Originally Posted by JoePa Fan
I read that you had your bachelor's degree but didn't recall it being in nursing. You would be commissioned as a Second LT as such. Air Force medical officer training used to be only 2 weeks long and consisted mainly of learning rank/s, marching, reporting/saluting, customs/courtesies, and a little bit of physical training. I believe that once you are commissioned you can then apply for CCAT school which is just down the road from where you would attend officer's training. CCAT is at Brooks AFB and officer training used to be at the Lackland AFB Annex both of which are in San Antonio.
I don't know how competitive the selection process for CCAT school would be. It probably would also depend on the needs of the reserve unit you join. Good luck and keep us posted.
Education + experience of OP would prob mean at least O2 if not O3 right off the bat.
Originally Posted by USFCON
So, only took about a month to hear back from the recruiter, mostly because my message was crackly and he didn't get my number correct. Anyway story is I would go to Alabama for Officer training then ship out to NC for aeromed/flight training. Total training would be about 6 months. Gotta lose 10lb by November which is no biggie and get my paperwork in order then should be good to go.
My questions...is there anything I should "get in writing" ? Does it even matter? Pay/benefits etc will be discussed next month if cleard for commission.
Get EVERYTHING in writing. The problem is that they always include "or per the needs of the (insert service here)" so they can pretty much do what they want if they need to do it. A friend of mine was supposed to go to Walter Reed as an RN and ended up @ Ft Irwin.
I HIGHLY suggest you look into what bonuses are being offered - recruiter may not mention those. Usually you have contract bonuses (ie. 3yrs - $20,000), MOS (what the Army calls your Military Occupational Specialty) bonuses (basically a bonus for being a nurse), and possibly student loan payback if you have any. The only problem is the bonuses are taxable so take that into account.

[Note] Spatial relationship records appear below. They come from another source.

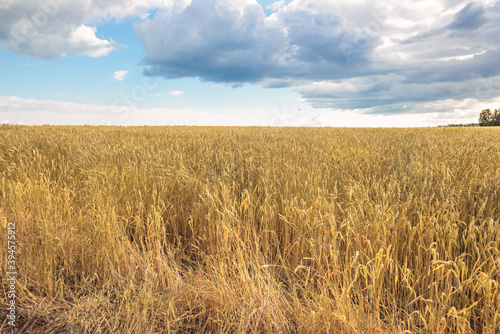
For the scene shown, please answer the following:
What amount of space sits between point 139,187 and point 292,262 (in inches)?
69.0

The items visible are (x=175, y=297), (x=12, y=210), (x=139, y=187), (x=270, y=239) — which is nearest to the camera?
(x=175, y=297)

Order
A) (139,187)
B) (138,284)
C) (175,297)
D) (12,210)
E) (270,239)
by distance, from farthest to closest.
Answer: (139,187) < (12,210) < (270,239) < (138,284) < (175,297)

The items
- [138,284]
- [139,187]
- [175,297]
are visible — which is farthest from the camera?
[139,187]

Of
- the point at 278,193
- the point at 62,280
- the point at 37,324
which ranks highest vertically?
the point at 278,193

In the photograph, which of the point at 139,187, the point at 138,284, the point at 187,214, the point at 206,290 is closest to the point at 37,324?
the point at 138,284

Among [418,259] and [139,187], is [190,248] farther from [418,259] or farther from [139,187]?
[418,259]

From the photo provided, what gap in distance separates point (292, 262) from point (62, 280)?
1499 mm

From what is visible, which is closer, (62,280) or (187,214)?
(62,280)

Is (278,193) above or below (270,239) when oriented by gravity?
above

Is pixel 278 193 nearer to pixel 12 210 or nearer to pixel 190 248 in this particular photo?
pixel 190 248

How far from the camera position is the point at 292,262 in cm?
191

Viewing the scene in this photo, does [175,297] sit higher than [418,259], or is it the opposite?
[418,259]

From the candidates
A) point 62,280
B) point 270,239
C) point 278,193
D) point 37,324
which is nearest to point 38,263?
point 62,280

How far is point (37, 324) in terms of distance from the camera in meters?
1.60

As far as CCAT. You can also look into the Army. Too bad you didnt ask this question a few months ago. A friend of mine was the Army liason w/ the AF for the flight nursing programs. The Army also has the Burn Course which also incorporates some flight nursing protocols iirc. IIRC the Army also has a rotary wing flight nurse course. The CCAT course, as explained to me, is specific to fixed wing aircraft.
If youre that high speed you can also look into a few more courses. These are Army specific but if your command supports you you may be able to attend.
- MMCBC (Medical Management of Chemical and Biological Casualties Course)
- C4 (Combat Casualty Care Course)
- Combat Medical Badge
- You already have your CCRN but the Army does offer an ICU nursing course
Have you given any thought to the US Public Health Service (www.usphs.gov)?
Its a long complicated explanation but basically we're a uniformed service and carry rank, earn all the pay and almost all of the benefits of military personnel (so far on-base child care is the only thing I dont qualify for), but we work for other federal agencies (see website). You could be interested in the Coast Guard, USMS (Marshall's), or ICE (Immigration and Customs). A friend of mine was detailed to the USCG and was the medical officer (he's an NP) for sea interdictions in the Gulf. Same friend was also a part of the ICE Spec Forces (they actually call themselves "special forces") and did high security deportations and stuff around the world. USMS's "con-air" (formerly known as JPATS) has nurses aboard as well.
Theres a bunch of other opportunities within the PHS. If you got questions let me know.